Parts of the exercise =>
(1) Please write out everything in the post on TCP tuning from "ForwardBufferMemory – default" down to "NumForwardPackets as well)".
(2) In the post on TCP tuning, how long could a TCP session sit idle before the Cyberguard firewall shut it down?
(3) Carry on with the post on TCP tuning from where it stops.

Text segment =>
Archive for the Host configuration Category

While working this past week, I encountered a problem that I first solved in 1997, while working in Norcross for a small start up firm. The problem that we were having was related to a client/server connection going through a Firewall, being shut down after 5 minutes of no activity. I was amazed that a Firewall would shut down an idle connection in 5 minutes, but that’s what was happening. To make matters worse, the Firewall (Cyberguard), was hard coded to shut down idle tcp sessions after 5 minutes, and you couldn’t modify it in any way.

Well, we replaced that firewall, with a different product, but later that same year, we encountered the problem when we encountered the CheckPoint default session timeout of 60 minutes. We considered modifying the setting to 2 or more hours, but realized the risks of doing so. Leaving tcp connections open for long periods of time invites potential session hijacking risks. Since we were a security conscious company, we decided to look for alternate solutions. We went back to the RFC’s and really dug into TCP/IP settings and TCP Tuning.

We looked at how the tcp stack is implemented in Windows and found several documents on how to modify the systems we were running. In fact, I used the technet article so often, I have it memorized.  It’s Q120642.    We made several registry modifications and I even used this knowledge to write a document for CheckPoint FireWall-1 on how to tune the TCP stack on a Windows host that runs FireWall-1.

Several of the settings were modified to allow a high connection load,others we made on the servers on different segments on the firewalls.

To improve Connection Load we modified these two settings:

ForwardBufferMemory – default was for enough for fifty 1480-byte packets, rounded to a multiple of 256  (ONLY 50!!!)  We increased this to 5000 (Note, if you change this, you have to change NumForwardPackets as well)

NumForwardPackets – default here was enough for fifty packet headers.  We increased this to 5000 as well.  (Note, if you change this, also change ForwardBufferMemory)

(For windows servers running Internet facing sites, where connections may be greater and you need to transmit more date, you may also want to modify the above listed parameters)

We modified much more and here isn’t the forum, however, Microsoft has actually written a very nice document on how to tune your 2008 servers for many different scenarios.  You can find it here: http://www.microsoft.com/whdc/system/sysperf/Perf_tun_srv.mspx (read it… it’s actually well written!)

Given entries =>
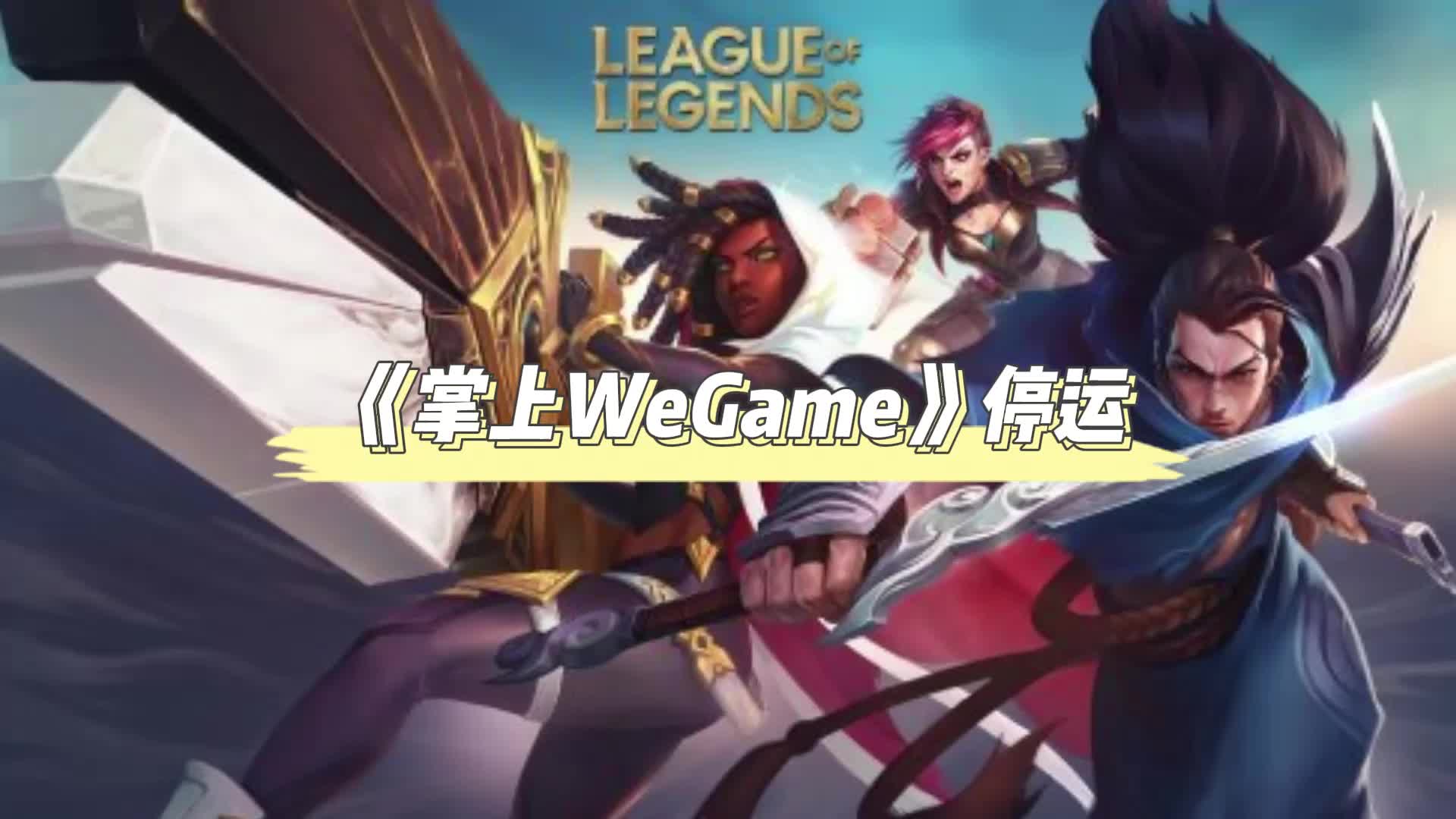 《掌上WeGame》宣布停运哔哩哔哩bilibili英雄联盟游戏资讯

* * *

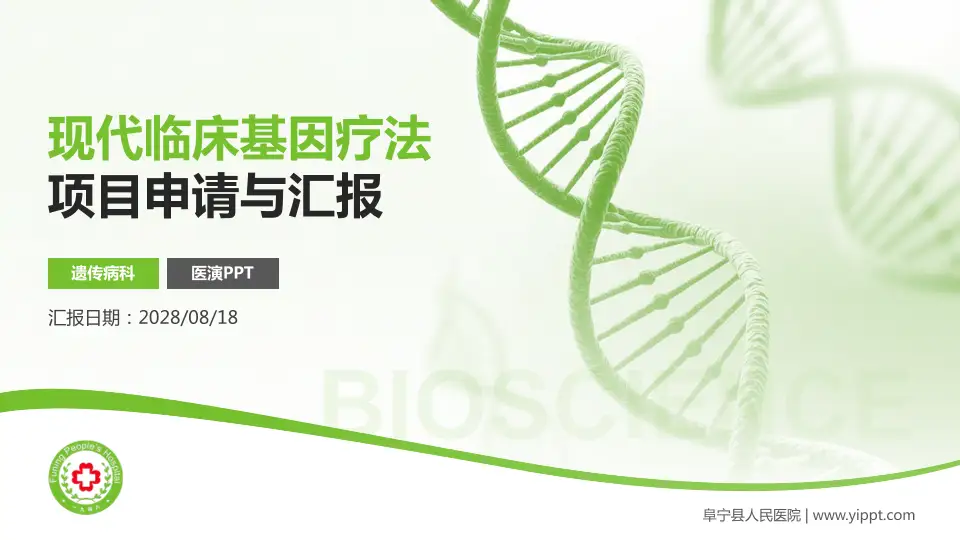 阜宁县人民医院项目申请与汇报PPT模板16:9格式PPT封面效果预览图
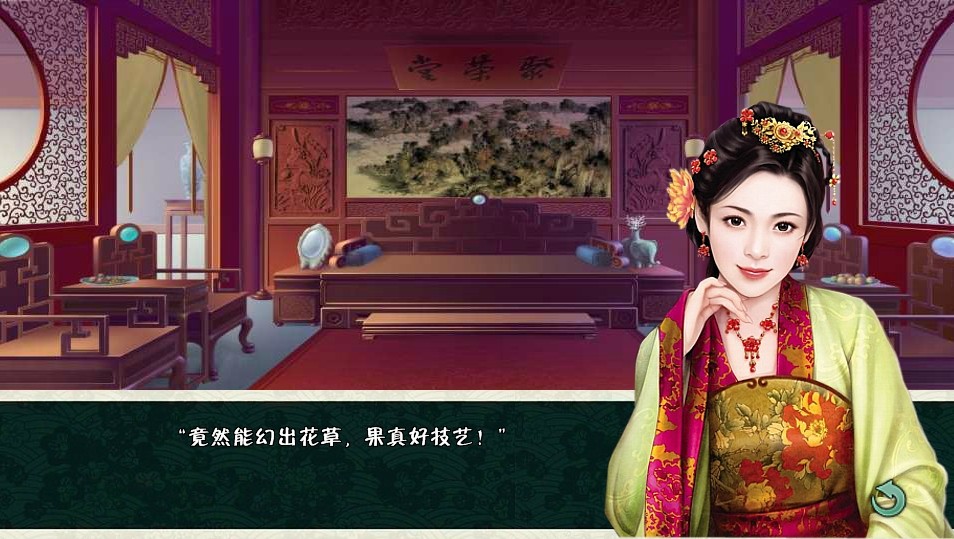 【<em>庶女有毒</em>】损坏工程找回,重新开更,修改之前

Results in order =>
(1)
ForwardBufferMemory – default was for enough for fifty 1480-byte packets, rounded to a multiple of 256  (ONLY 50!!!)  We increased this to 5000 (Note, if you change this, you have to change NumForwardPackets as well)

(2) 5 minutes

(3)
Now for you Linux guys, I know… you want to know how to tune your stacks too! Well, all I can say is learn your distro.  Use Google.  Or better yet, let me do that for you…Click Here for Linux TCP Tuning Tips

BUT I DIGRESS….

This is really about trying to get people to OPEN their minds and think outside the box.  No, wait… No it’s not.  It’s about getting people to open their minds and listen to reason.  Here are some interesting facts about tcp_keep_alives.

  • RFC 1122 states “A “keep-alive” mechanism periodically probes the other end of a connection when the connection is otherwise idle, even when there is no data to be sent. The TCP specification does not include a keep-alive mechanism because it could: (1) cause perfectly good connections to break during transient Internet failures; (2) consume unnecessary bandwidth (“if no one is using the connection, who cares if it is still good?”); and (3) cost money for an Internet path that charges for packets.”
  • it goes on to state, “To confirm that an idle connection is still active, these implementations send a probe segment designed to elicit a response from the peer TCP. Such a segment generally contains SEG.SEQ = SND.NXT-1 and may or may not contain one garbage octet of data. Note that on a quiet connection SND.NXT = RCV.NXT, so that this SEG.SEQ will be outside the window. Therefore, the probe causes the receiver to return an acknowledgment segment, confirming that the connection is still live. If the peer has dropped the connection due to a network partition or a crash, it will respond with a RST instead of an acknowledgment segment.”
  • This RFC was written in 1989!!!

I was asked what the “down side” of enabling keep alives were today, and there really is ONLY one.  BANDWIDTH.  In 1989, bandwidth was expensive.  Note in the section above, it mentions why the specification for TCP doesn’t REQUIRE a keep alive mechanism… to cause a good connection to fail during transient Internet Failures.  Wow… that doesn’t really happen in $20mil data centers…. does it? And it could cost more because you’re putting a packet on the wire, and it may cost more $$ in charges for packets… Do you really pay more for two packets totaling less than 256 bytes every n minutes?  On your internal 10Gig network? (I don’t think so)…

So, the downside is ≤ 256 bytes every n minutes, or, some intermediary security device will time out your “TIME_WAIT” connections every 30 or 60 minutes. (depending on your security products)

Product/Default Timeout
Juniper SRX / 30 minutes
CheckPoint FW-1/60 minutes
Cisco PIX-ASA/60 minutes
TCP Default / 120 minutes

So, if you’re a platform operations person, and you’re presented with this problem, should you:

A) Tell everyone to modify every protocol on every security device in the network to keep Applications that don’t support Application Level Keep-Alives connected?

B) Enable tcp keep alives on the server hosts that are running these broken applications?

BIG HINT, the answer is B!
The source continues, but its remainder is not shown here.